Piske notes that it’s important to recognize that this work only looks at a small portion of the population who are at risk of overdose.

“We’re just looking at people with diagnosed OUD and people in that subset who are accessing or have accessed OAT,” she said.

But, with these refined performance measures and the addition of new data, decision-makers can start to see how the population is changing and understand where demand calls for more resources.
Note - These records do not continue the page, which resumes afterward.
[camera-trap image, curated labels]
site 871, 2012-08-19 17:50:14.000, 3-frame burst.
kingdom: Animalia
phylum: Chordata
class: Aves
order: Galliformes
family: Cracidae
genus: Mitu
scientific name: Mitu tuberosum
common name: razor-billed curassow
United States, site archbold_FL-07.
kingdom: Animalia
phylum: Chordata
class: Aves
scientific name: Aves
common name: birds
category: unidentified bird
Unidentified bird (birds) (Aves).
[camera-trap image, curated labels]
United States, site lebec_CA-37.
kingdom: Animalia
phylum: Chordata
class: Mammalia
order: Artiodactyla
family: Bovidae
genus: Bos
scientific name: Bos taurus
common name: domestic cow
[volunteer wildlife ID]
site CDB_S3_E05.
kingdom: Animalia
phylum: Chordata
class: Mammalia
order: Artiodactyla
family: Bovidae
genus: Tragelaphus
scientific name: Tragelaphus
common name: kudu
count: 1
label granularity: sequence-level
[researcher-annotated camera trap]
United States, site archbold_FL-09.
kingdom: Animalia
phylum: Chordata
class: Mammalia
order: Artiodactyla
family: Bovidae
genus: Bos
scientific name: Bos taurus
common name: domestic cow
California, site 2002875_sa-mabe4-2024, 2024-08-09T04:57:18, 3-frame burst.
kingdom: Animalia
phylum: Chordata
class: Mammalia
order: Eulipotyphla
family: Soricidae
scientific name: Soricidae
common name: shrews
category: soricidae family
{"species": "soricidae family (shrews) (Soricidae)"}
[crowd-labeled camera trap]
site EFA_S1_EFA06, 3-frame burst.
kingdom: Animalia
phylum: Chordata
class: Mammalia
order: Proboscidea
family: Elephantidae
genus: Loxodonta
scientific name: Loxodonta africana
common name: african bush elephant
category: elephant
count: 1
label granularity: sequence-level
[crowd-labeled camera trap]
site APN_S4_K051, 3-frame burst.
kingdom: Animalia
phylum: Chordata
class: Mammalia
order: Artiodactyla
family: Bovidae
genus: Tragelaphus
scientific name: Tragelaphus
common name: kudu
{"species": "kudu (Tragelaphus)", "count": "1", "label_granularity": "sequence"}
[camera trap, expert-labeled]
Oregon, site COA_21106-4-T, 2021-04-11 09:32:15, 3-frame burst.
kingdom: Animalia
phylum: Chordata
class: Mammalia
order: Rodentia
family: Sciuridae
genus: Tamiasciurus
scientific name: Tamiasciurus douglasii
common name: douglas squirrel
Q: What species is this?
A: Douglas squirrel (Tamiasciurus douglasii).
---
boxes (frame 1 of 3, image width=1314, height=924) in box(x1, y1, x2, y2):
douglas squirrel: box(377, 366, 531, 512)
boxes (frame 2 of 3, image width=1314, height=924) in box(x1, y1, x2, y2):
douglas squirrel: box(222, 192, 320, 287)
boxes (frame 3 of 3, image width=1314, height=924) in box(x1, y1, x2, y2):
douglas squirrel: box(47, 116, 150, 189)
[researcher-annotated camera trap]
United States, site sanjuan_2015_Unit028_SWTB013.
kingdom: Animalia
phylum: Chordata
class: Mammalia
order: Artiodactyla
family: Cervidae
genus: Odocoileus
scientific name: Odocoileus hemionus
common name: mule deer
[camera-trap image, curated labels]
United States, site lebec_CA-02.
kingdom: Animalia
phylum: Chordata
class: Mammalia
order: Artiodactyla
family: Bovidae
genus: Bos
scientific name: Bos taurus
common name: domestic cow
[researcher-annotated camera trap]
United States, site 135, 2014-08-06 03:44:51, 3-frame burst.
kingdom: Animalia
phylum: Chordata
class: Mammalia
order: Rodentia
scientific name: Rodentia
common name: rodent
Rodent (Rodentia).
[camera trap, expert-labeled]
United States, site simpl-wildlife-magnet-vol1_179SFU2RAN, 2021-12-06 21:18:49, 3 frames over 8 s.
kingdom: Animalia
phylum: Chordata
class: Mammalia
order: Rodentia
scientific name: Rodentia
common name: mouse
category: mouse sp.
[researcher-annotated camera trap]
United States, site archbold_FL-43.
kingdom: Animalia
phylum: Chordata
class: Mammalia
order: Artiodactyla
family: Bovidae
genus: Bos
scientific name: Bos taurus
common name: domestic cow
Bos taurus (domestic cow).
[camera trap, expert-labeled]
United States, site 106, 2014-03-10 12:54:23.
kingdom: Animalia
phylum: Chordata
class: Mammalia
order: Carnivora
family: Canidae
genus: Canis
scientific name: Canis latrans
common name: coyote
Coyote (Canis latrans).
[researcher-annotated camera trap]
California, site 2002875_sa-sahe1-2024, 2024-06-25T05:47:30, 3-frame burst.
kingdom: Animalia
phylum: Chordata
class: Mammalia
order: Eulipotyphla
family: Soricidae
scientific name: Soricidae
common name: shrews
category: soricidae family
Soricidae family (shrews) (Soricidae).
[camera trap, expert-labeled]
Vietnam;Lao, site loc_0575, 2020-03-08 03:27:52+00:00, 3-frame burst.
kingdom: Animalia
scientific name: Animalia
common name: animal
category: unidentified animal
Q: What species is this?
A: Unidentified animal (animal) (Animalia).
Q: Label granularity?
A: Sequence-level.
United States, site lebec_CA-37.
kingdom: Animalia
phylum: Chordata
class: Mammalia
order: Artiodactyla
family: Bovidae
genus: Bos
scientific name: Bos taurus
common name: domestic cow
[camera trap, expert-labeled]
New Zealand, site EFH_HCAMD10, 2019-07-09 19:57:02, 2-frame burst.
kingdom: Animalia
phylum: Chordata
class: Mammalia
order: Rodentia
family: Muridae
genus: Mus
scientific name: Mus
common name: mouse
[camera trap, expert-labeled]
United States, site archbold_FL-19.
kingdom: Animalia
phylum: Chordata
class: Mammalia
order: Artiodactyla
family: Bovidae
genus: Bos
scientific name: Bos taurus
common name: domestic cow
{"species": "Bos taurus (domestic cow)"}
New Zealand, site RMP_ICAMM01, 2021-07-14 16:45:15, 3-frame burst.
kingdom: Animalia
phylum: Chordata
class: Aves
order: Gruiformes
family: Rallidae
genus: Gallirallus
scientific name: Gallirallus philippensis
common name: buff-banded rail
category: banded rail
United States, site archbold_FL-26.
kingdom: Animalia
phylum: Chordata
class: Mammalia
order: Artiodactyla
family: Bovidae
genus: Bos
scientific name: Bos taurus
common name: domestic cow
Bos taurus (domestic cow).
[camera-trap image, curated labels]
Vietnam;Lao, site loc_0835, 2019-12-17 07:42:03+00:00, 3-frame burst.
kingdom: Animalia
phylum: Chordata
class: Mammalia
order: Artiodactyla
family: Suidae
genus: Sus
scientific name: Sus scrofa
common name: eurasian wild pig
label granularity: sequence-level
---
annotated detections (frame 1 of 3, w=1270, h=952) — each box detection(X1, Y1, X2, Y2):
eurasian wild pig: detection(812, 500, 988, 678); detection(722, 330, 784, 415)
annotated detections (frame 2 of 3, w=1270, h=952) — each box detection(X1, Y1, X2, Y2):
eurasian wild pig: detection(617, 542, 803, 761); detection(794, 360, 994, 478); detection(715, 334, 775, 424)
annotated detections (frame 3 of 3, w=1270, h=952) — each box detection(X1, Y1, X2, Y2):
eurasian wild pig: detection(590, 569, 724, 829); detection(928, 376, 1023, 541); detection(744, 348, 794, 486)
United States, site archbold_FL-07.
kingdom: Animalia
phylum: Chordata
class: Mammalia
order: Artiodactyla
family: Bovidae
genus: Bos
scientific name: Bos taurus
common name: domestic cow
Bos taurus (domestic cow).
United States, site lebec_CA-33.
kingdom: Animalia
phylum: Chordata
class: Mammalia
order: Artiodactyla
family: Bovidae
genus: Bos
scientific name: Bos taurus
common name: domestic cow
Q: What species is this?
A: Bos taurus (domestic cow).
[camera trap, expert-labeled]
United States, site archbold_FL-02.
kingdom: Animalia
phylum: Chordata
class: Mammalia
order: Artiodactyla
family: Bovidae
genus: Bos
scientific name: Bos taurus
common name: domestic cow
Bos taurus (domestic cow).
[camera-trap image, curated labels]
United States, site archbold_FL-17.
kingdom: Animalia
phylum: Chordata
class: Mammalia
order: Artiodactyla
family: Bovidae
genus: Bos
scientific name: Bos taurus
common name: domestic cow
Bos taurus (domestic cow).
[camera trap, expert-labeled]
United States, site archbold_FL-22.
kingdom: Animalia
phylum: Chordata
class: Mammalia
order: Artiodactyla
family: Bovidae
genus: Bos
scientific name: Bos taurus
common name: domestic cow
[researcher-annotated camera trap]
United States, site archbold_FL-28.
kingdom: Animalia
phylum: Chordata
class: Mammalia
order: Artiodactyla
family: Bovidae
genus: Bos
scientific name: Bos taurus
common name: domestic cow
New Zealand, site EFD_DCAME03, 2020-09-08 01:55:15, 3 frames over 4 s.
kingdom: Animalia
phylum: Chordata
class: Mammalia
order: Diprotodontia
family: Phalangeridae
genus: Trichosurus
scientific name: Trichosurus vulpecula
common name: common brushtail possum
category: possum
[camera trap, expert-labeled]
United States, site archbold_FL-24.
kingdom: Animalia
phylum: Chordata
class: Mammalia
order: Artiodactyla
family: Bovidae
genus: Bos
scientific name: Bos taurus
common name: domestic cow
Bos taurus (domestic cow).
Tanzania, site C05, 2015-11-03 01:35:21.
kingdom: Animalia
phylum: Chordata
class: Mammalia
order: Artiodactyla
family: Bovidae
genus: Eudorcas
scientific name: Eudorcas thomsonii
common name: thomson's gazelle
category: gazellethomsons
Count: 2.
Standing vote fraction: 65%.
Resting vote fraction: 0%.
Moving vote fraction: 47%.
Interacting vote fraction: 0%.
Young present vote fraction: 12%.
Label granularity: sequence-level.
“Whenever we get new data, we are inundated with requests,” said Dr. Nosyk. “Everything you see in these papers that we’ve done provincially, we have also done by health authority and health service areas. Once you start digging into smaller geographic areas and specific patient profiles you start to see a different picture come to light.”

Given the constant demand for analyses like this, the team has made these performance measures and data publicly available via an interactive web portal.

Dr. Nosyk and his team are also able to use the data to inform clinical guidelines and practice.

“Out of this big dataset, we can emulate clinical trials using advanced statistical methods to investigate the value of current clinical practices,” he said. “There are a lot of small clinical questions for which there were very limited data available, but now we can use our data to answer them — that’s exciting.”

They are also applying their skills to a new project that will test the effectiveness and cost-effectiveness of an expanded peer support program to promote OAT retention and reduce the risk of overdose death.

A piece in the puzzle

“Incremental improvements in the quality of service delivery will most certainly be counted in lives saved,” Dr. Nosyk and his team wrote in the conclusion of their paper.

Laura’s life was saved by methadone, but not without her own tireless advocacy, and a little luck. Now, Laura is able to use her experience to help others.

When asked why it’s important for people like her to get involved with research, her answer is unequivocal: “Because I know it, because I’ve lived it. It’s not just a job to me. If I don’t do this, I’ll die, and so will hundreds of other people.”

Despite her years of experience navigating care as a person with lived experience of drug use, she is used to the system’s constraints on her day-to-day life. She ends our interview early as she races to the pharmacy before it closes so she can pick up her daily medication.